__PARTS OF THE EXERCISE__.
A: In the Shane and Sidney passage, what is the answer to each question below?
(i) Which two castles did Shane fortify?
(ii) How many men did Shane's letter ask Charles of France to send?
(iii) On what date did Sidney write to Cecil?
B: Does each statement below agree with the Shane and Sidney passage? Answer yes or no, and quote the words that decide it.
(i) Shane's letter reached Charles of France.
(ii) Shane planned to marry the widow of James MacDonald.
(iii) Sidney offered Cecil his land in Rutlandshire in exchange for leave to go into Hungary.

__SOURCE EXCERPT__.
=-=-=-=-=

The delay in providing Sidney with men and money proved a boon to Shane, who had spent the last few months in preparation for war. He had come to the conclusion that nothing more could be obtained from Elizabeth by protestations of loyalty, his deeds in actively allying himself with her enemies, the partisans of Mary Queen of Scots, being, he felt, more potent than his words could be. He now posed as the only protector of Catholicism in Ireland, and concluded that he must make an effort to impress the neighbouring chiefs by some act in evidence of his power and ability. He fortified Dundrum Castle with brass "artillery" and also his castle in Lifford, at the head of Lough Foyle. He proposed a new marriage scheme to Argyll, with whom his friendship became warmer. His unfortunate "Countess" was to be dispensed with, and he would marry the widow of James MacDonald. Desiring help from every quarter from which it was likely to come, he wrote in his regal style to Charles of France: "Your Majesty's father, King Henry, in times past required the Lords of Ireland to join with him against the heretic Saxon, the enemies of Almighty God, the enemies of the Holy Church of Rome, your Majesty's enemies and mine. God would not permit that alliance to be completed, notwithstanding the hatred borne to England by all of Irish blood, until your Majesty had become King in France, and I was Lord of Ireland. The time is come however when we all are confederates in a common bond to drive the invader from our shores; and we now beseech your Majesty to send us six thousand well-armed men. If you will grant our request there will soon be no Englishman left alive among us, and we will be your Majesty's subjects evermore. Help us, we implore you, to expel the heretics and schismatics and to bring back our country to the Holy Roman see."

This letter never reached the monarch to whom it was addressed. It fell into English hands. Elizabeth was perturbed by its contents, and, being impressed by Sussex, who was envious that a Deputy had been found who could rule Ireland better than had he, became suspicious of Sidney, and spoke to his disparagement. The word used being repeated to the Deputy, he wrote to the Queen, "declaring his special grief at hearing that he was fallen from her favour", and "that she had given credit to that improbable slander raised upon him by the Earl of Sussex". Sick of the turn events were taking, and of a country he desired rather to live out of than to reside in, he urgently demanded his immediate recall, "that he might preserve the small remnant of his patrimony, already much diminished by his coming to Ireland ".

The delays caused by the Queen's uncertainty, and the perilous outlook, caused Sidney much uneasiness. On the 3rd June, 1566, he wrote to Cecil saying: u I testify to God, to her Highness, and to you, that all the charge is lost that she is at with this manner of proceeding. O'Neill will be tyrant of all Ireland if he be not speedily withstood. He hath, as I hear, won the rest of O'Donnell's castles; he hath confederated with the Scots; he is now in Maguire's country. All this summer he will spend in Connaught; next winter in the English Pale. ... I will give you all my land in Rutlandshire to get me leave to go into Hungary, and think myself bound to you while I live. I trust there to do my country some honour: here I do neither good to the Queen, to the country, nor myself."

=-=-=-=-=

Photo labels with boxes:
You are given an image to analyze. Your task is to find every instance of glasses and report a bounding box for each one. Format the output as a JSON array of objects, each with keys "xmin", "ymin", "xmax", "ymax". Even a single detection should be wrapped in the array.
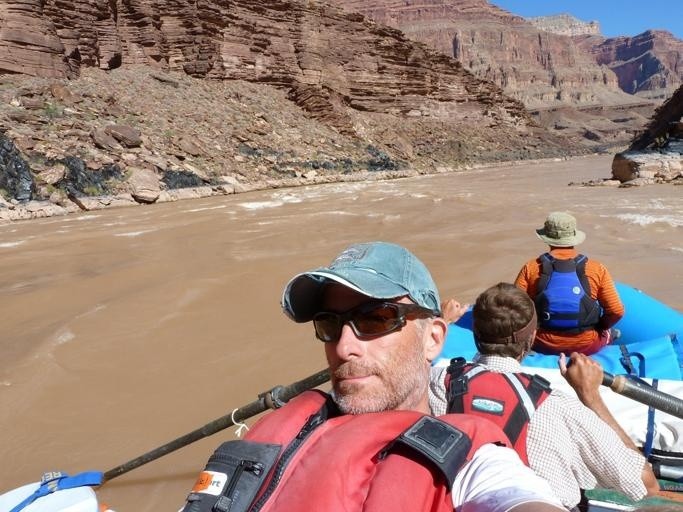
[{"xmin": 309, "ymin": 299, "xmax": 434, "ymax": 345}]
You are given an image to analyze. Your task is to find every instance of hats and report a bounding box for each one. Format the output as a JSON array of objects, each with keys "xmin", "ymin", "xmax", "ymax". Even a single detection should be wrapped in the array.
[
  {"xmin": 279, "ymin": 241, "xmax": 443, "ymax": 321},
  {"xmin": 535, "ymin": 211, "xmax": 586, "ymax": 247}
]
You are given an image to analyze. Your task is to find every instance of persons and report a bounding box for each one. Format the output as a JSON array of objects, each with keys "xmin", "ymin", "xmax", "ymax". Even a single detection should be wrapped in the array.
[
  {"xmin": 418, "ymin": 280, "xmax": 662, "ymax": 512},
  {"xmin": 162, "ymin": 238, "xmax": 572, "ymax": 512},
  {"xmin": 512, "ymin": 210, "xmax": 625, "ymax": 357}
]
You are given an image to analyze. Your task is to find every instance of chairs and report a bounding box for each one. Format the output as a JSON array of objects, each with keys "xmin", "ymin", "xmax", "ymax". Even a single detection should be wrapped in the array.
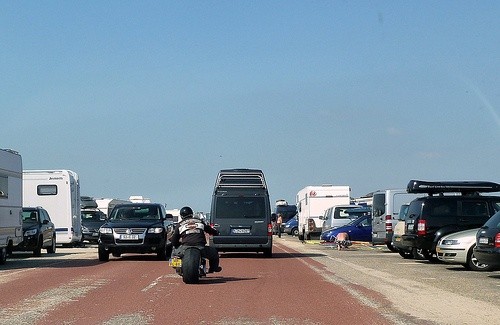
[
  {"xmin": 92, "ymin": 213, "xmax": 100, "ymax": 218},
  {"xmin": 29, "ymin": 212, "xmax": 37, "ymax": 222}
]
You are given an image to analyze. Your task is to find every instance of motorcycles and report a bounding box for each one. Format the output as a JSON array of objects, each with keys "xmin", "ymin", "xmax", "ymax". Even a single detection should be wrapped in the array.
[{"xmin": 164, "ymin": 222, "xmax": 220, "ymax": 283}]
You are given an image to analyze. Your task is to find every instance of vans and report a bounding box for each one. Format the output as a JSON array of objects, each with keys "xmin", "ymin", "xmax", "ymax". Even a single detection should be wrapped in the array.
[
  {"xmin": 209, "ymin": 168, "xmax": 274, "ymax": 256},
  {"xmin": 319, "ymin": 205, "xmax": 365, "ymax": 234},
  {"xmin": 284, "ymin": 213, "xmax": 299, "ymax": 235},
  {"xmin": 371, "ymin": 187, "xmax": 459, "ymax": 252},
  {"xmin": 275, "ymin": 199, "xmax": 298, "ymax": 233}
]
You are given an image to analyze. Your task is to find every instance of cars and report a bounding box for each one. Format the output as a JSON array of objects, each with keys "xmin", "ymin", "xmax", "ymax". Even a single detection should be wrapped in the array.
[
  {"xmin": 271, "ymin": 212, "xmax": 278, "ymax": 235},
  {"xmin": 472, "ymin": 210, "xmax": 500, "ymax": 264},
  {"xmin": 81, "ymin": 196, "xmax": 109, "ymax": 243},
  {"xmin": 319, "ymin": 215, "xmax": 372, "ymax": 243},
  {"xmin": 391, "ymin": 201, "xmax": 432, "ymax": 259},
  {"xmin": 435, "ymin": 227, "xmax": 494, "ymax": 271}
]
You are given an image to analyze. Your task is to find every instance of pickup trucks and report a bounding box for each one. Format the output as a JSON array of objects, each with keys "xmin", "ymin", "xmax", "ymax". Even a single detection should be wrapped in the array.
[{"xmin": 98, "ymin": 203, "xmax": 176, "ymax": 262}]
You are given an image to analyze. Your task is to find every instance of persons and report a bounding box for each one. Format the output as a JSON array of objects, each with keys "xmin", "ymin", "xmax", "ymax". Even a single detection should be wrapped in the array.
[
  {"xmin": 335, "ymin": 231, "xmax": 353, "ymax": 251},
  {"xmin": 277, "ymin": 213, "xmax": 282, "ymax": 238},
  {"xmin": 30, "ymin": 212, "xmax": 36, "ymax": 219},
  {"xmin": 170, "ymin": 207, "xmax": 223, "ymax": 273}
]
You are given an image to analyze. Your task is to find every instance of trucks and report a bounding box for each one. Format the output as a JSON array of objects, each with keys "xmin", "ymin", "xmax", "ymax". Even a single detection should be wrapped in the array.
[
  {"xmin": 22, "ymin": 169, "xmax": 82, "ymax": 244},
  {"xmin": 96, "ymin": 197, "xmax": 133, "ymax": 219},
  {"xmin": 295, "ymin": 184, "xmax": 351, "ymax": 240},
  {"xmin": 0, "ymin": 148, "xmax": 24, "ymax": 264}
]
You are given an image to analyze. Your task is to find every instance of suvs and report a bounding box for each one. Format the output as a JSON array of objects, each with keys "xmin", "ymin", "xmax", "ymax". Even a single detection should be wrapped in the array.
[
  {"xmin": 401, "ymin": 178, "xmax": 500, "ymax": 263},
  {"xmin": 6, "ymin": 206, "xmax": 57, "ymax": 256}
]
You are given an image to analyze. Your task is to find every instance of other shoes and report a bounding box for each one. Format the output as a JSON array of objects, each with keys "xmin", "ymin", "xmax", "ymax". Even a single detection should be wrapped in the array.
[
  {"xmin": 337, "ymin": 245, "xmax": 342, "ymax": 248},
  {"xmin": 345, "ymin": 246, "xmax": 348, "ymax": 248},
  {"xmin": 208, "ymin": 267, "xmax": 222, "ymax": 273},
  {"xmin": 176, "ymin": 268, "xmax": 181, "ymax": 272}
]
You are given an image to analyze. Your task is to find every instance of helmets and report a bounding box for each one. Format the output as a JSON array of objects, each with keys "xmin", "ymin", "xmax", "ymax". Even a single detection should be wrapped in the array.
[{"xmin": 180, "ymin": 207, "xmax": 193, "ymax": 219}]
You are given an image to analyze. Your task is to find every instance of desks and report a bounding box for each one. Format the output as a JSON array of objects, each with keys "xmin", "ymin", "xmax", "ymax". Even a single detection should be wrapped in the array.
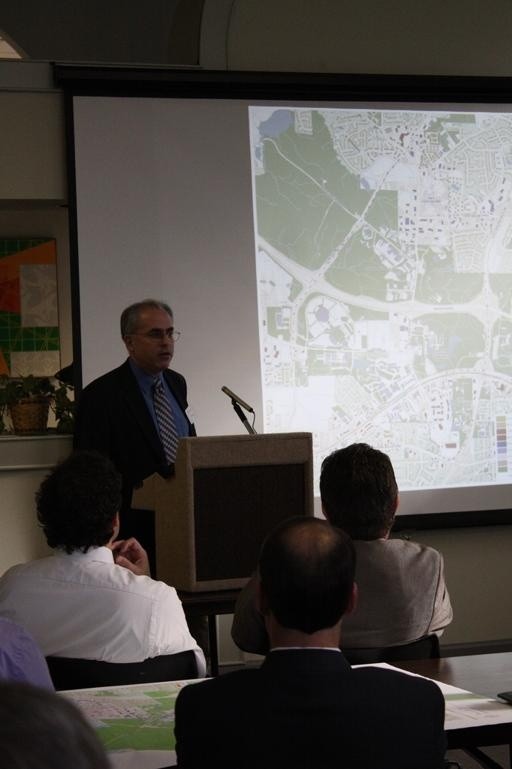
[
  {"xmin": 169, "ymin": 588, "xmax": 249, "ymax": 677},
  {"xmin": 55, "ymin": 661, "xmax": 512, "ymax": 769}
]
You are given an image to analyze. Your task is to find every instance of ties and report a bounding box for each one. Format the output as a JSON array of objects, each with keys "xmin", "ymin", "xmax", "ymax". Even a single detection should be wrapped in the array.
[{"xmin": 150, "ymin": 375, "xmax": 181, "ymax": 466}]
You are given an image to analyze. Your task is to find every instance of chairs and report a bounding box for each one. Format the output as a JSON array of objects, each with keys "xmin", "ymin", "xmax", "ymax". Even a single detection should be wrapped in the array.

=-=-=-=-=

__ANSWERS BELOW__.
A:
(i) Dundrum Castle and his castle in Lifford, at the head of Lough Foyle
(ii) Six thousand well-armed men
(iii) The 3rd June, 1566

B:
(i) No: "This letter never reached the monarch to whom it was addressed."
(ii) Yes: "he would marry the widow of James MacDonald."
(iii) Yes: "I will give you all my land in Rutlandshire to get me leave to go into Hungary"